Anyway, the main damage was from knowing that someone mass-downvotes you anonymously, and you don't know who, and you can't defend. (And that it keeps happening to multiple people, for months.) This shouldn't happen again, because it would be easier to fix the next time.

Comment author: ialdabaoth 03 July 2014 04:25:53PM *  2 points [-]

Now rewrite what you said as an SQL query...

Using reddit's database schema? Challenge accepted. I'm at work right now (writing SQL queries for my college, in fact), but I'll gladly contribute something useful when I get home.

EDIT: This is a lot more difficult than anticipated. :( I'm going to have to do some serious research before I can produce something useful, given reddit's flat kvp schema.

Comment author: gwern 03 July 2014 03:01:57PM *  7 points [-]

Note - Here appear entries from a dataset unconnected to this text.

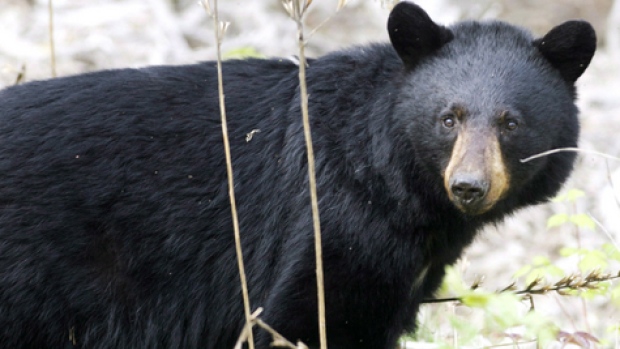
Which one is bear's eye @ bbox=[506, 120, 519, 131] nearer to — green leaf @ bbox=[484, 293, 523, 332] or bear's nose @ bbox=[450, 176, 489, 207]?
bear's nose @ bbox=[450, 176, 489, 207]

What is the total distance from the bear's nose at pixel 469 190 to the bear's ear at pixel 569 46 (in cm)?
83

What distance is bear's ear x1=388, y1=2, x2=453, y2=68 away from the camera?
420cm

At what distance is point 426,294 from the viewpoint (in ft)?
15.4

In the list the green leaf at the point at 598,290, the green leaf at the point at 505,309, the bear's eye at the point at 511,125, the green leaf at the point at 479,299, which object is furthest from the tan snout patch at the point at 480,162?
the green leaf at the point at 505,309

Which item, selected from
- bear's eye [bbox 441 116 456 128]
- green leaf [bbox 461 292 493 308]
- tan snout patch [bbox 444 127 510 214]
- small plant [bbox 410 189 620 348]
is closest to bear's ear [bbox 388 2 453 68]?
bear's eye [bbox 441 116 456 128]

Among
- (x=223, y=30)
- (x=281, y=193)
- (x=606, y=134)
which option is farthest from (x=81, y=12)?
(x=223, y=30)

How are you going to deal with socks?

Not really a problem. To gain a lot of downvote power, short of creating a bunch of circle-upvote socks, you'd need to comment or write a lot, and longtime commenters like Eugine are generally easy to spot: everyone has idiosyncratic ideas, ways of phrasing things, writing styles, references and calculations... (without even getting into stylometrics). For example, if I were banned today and surfaced under another sock a month from now, I'd be spotted quickly - just look for the new account that uses lots of hyphens, semicolons, lists, quotations and paraphrases, etc in discussing topics like statistical & experimental methodology. Similarly, Eugine has a lot of idiosyncratic interests (global warming, the fall of the west, conservative family values and so on).

This is the same reason the worst special-interest trolls on Wikipedia didn't benefit much from socking: they had too clear a fingerprint in their arguments and writings.

Comment author: ialdabaoth 03 July 2014 03:14:28PM 3 points [-]

True, but in my experience, Eugine's primary karma engine was karma-mining the Rationalist Quotes page; someone could simply commit to ONLY posting there, and build a pretty substantial resource pool rather quickly.